(空间关系数据)
- - -

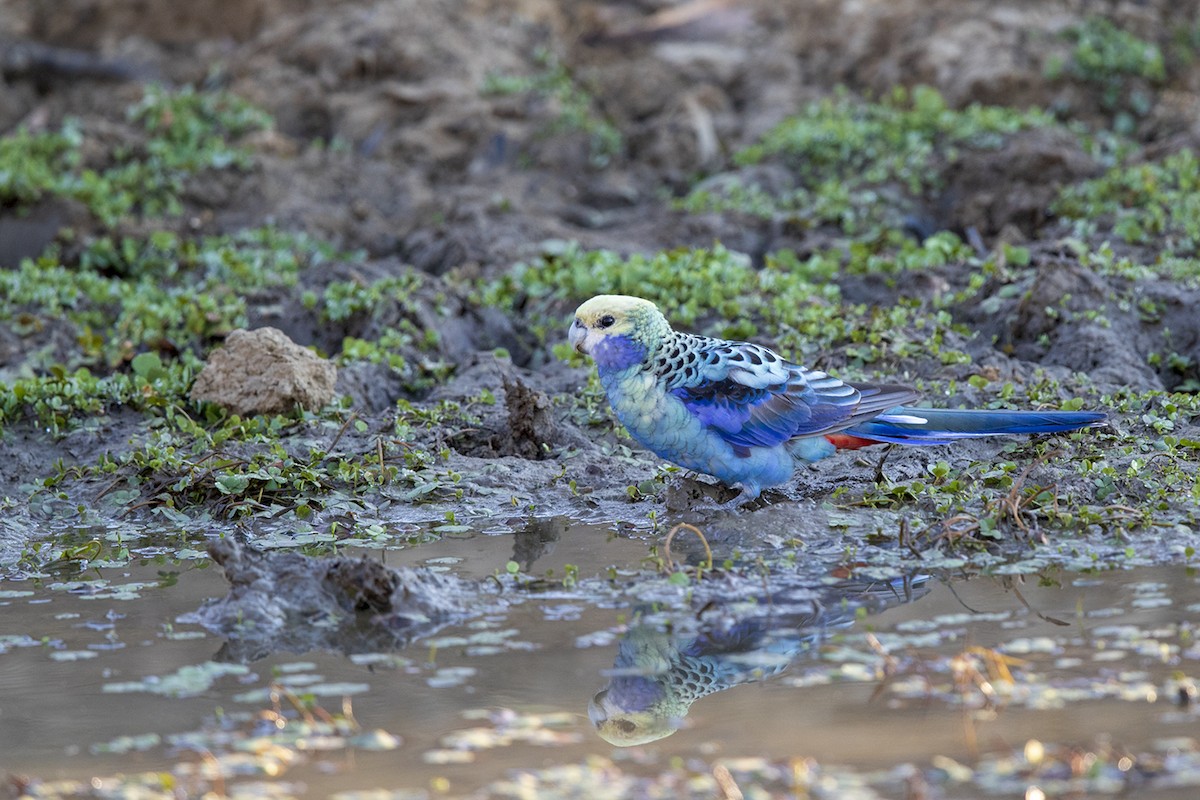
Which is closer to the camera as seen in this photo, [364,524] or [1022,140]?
[364,524]

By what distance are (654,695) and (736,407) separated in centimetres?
159

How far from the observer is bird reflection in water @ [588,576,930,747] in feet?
11.4

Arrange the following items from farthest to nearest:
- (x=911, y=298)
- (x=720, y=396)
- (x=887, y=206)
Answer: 1. (x=887, y=206)
2. (x=911, y=298)
3. (x=720, y=396)

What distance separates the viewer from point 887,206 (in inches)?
346

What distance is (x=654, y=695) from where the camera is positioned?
359 centimetres

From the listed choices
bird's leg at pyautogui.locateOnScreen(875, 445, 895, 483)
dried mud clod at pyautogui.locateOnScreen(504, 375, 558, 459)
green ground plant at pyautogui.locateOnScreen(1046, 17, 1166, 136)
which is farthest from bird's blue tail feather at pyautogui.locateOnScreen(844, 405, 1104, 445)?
green ground plant at pyautogui.locateOnScreen(1046, 17, 1166, 136)

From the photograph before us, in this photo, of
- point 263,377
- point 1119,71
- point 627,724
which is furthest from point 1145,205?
point 627,724

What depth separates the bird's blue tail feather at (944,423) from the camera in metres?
5.17

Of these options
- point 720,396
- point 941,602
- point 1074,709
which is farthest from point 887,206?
point 1074,709

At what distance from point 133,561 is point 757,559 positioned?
7.45 ft

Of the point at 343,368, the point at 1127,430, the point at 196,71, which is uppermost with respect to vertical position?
the point at 196,71

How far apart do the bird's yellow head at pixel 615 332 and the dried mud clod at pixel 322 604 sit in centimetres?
107

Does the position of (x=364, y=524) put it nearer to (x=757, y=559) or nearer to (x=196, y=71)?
(x=757, y=559)

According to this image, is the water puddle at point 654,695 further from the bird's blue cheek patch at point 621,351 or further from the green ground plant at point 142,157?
the green ground plant at point 142,157
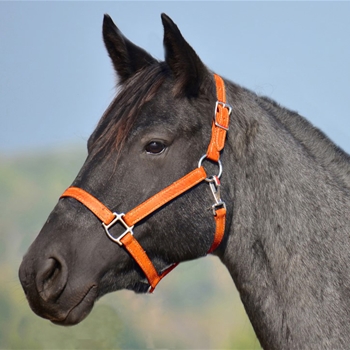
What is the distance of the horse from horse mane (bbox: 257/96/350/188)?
147mm

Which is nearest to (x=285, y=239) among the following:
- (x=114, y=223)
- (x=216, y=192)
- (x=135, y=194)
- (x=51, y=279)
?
(x=216, y=192)

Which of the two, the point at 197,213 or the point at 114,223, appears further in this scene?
the point at 197,213

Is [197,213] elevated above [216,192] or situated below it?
below

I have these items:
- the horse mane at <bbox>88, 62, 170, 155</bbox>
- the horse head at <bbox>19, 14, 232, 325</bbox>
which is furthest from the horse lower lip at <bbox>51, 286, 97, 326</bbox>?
the horse mane at <bbox>88, 62, 170, 155</bbox>

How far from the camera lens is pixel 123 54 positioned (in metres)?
5.10

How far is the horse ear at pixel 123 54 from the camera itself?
5059 mm

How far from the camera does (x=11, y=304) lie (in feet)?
45.4

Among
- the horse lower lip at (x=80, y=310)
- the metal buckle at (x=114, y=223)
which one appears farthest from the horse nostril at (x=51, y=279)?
the metal buckle at (x=114, y=223)

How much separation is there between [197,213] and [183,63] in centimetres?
124

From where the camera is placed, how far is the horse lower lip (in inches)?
161

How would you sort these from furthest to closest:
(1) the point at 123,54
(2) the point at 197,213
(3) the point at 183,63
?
1. (1) the point at 123,54
2. (3) the point at 183,63
3. (2) the point at 197,213

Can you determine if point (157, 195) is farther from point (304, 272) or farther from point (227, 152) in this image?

- - -

* 设定题目:
请原样打印自含有“From where the camera is placed, how”的一行起、至含有“3. (2) the point at 197,213”的一行止的全部各行，首尾两行均须包括在内。

* 完整输出:
From where the camera is placed, how far is the horse lower lip (in inches)?
161

How would you sort these from furthest to closest:
(1) the point at 123,54
(2) the point at 197,213
(3) the point at 183,63
?
1. (1) the point at 123,54
2. (3) the point at 183,63
3. (2) the point at 197,213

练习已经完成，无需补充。